• [Record excerpts]:
- - - - - - -
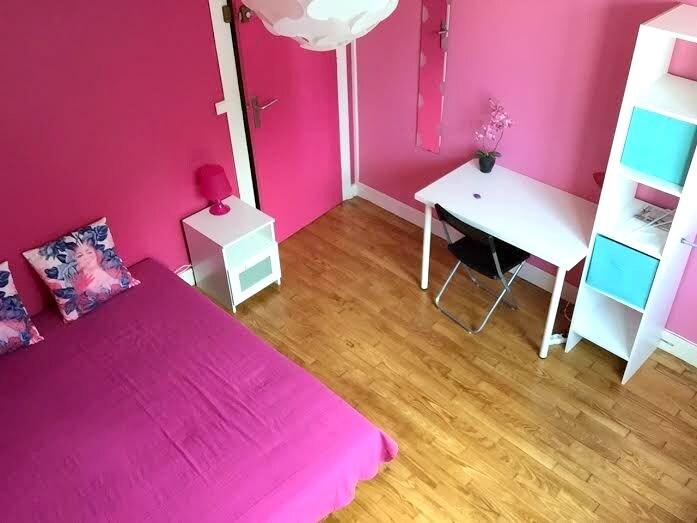 """Chambre """"Pink"""" Belles prestations"""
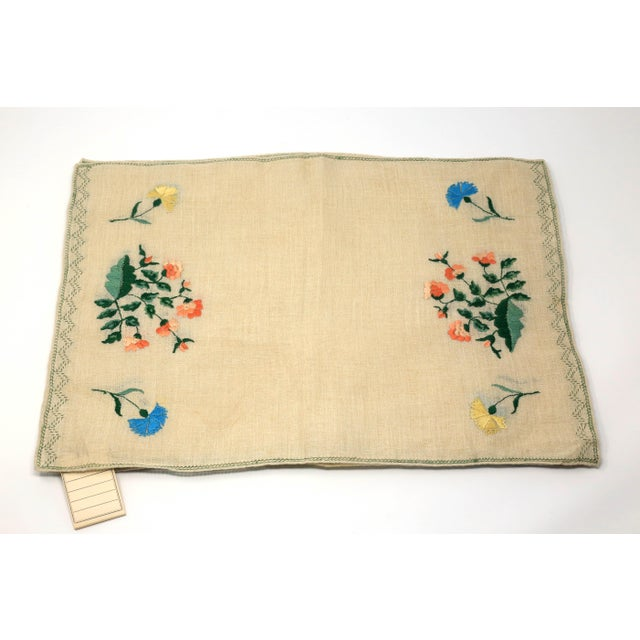 Linen Vintage Italian Embroidered Linen Napkins and Placemats - Set of 16 For Sale - Image 7 of 12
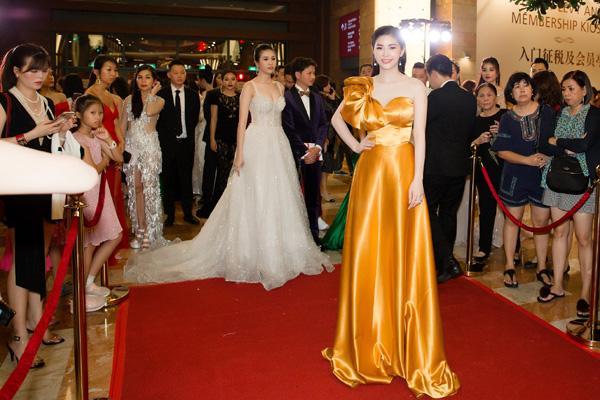 'Đụng hàng' váy áo, Á hậu Hoàng Dung vẫn đẹp nổi bật-7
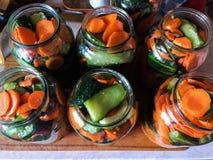 Tarros de cristal con los pepinos y las zanahorias conservación Fotos de archivo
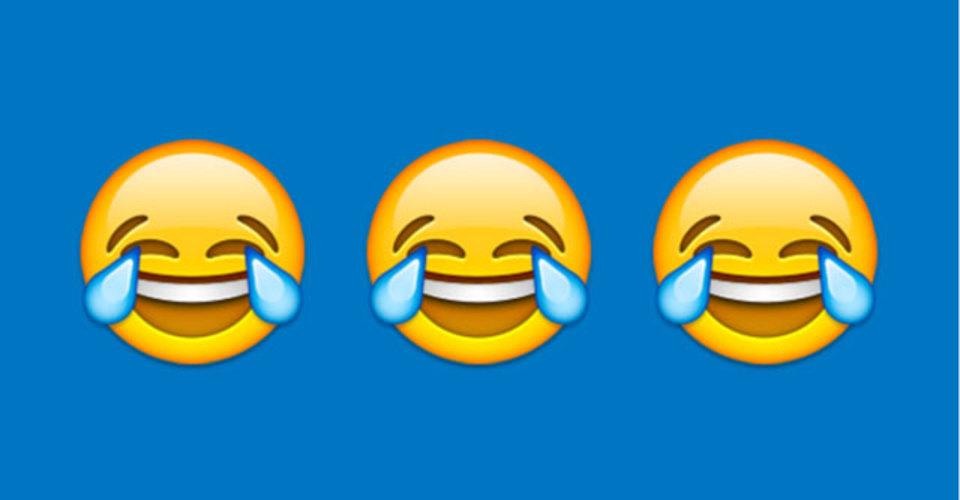 英オックスフォード辞書の今年の言葉、2015年は史上初の絵文字「うれし泣きの顔」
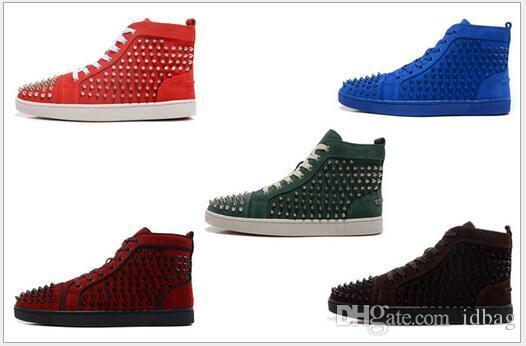 Top Vente Designer clouté Spikes chaussures hommes sandales Flats Red Shoes Bas Party hommes et femmes Lovers Chaussures de sport en cuir véritable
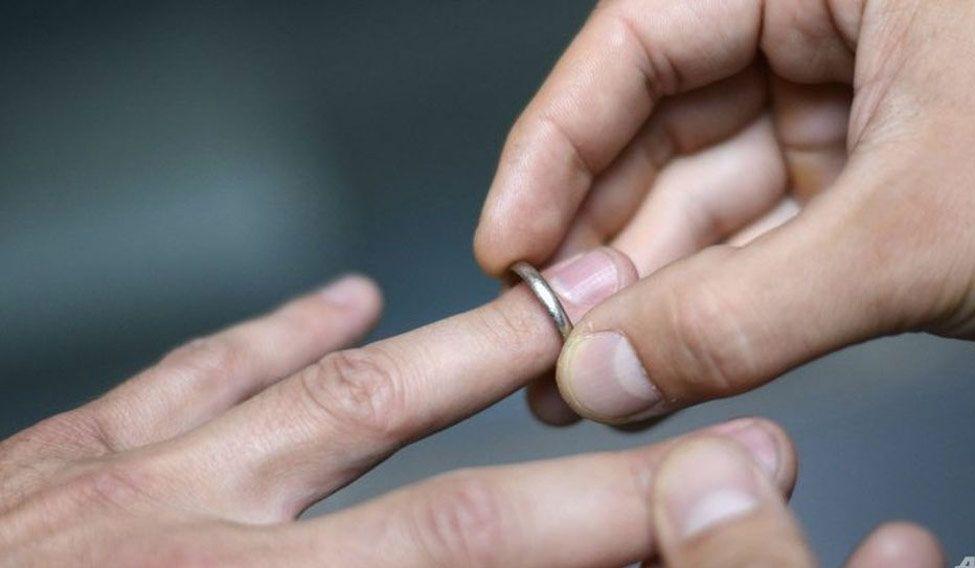 wedding-ring-afp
- - - - - - -
• [Task]: Leaving out the pictures, print every record exactly as written.

• [Your solution]:
 """Chambre """"Pink"""" Belles prestations"""
 Linen Vintage Italian Embroidered Linen Napkins and Placemats - Set of 16 For Sale - Image 7 of 12
 'Đụng hàng' váy áo, Á hậu Hoàng Dung vẫn đẹp nổi bật-7
 Tarros de cristal con los pepinos y las zanahorias conservación Fotos de archivo
 英オックスフォード辞書の今年の言葉、2015年は史上初の絵文字「うれし泣きの顔」
 Top Vente Designer clouté Spikes chaussures hommes sandales Flats Red Shoes Bas Party hommes et femmes Lovers Chaussures de sport en cuir véritable
 wedding-ring-afp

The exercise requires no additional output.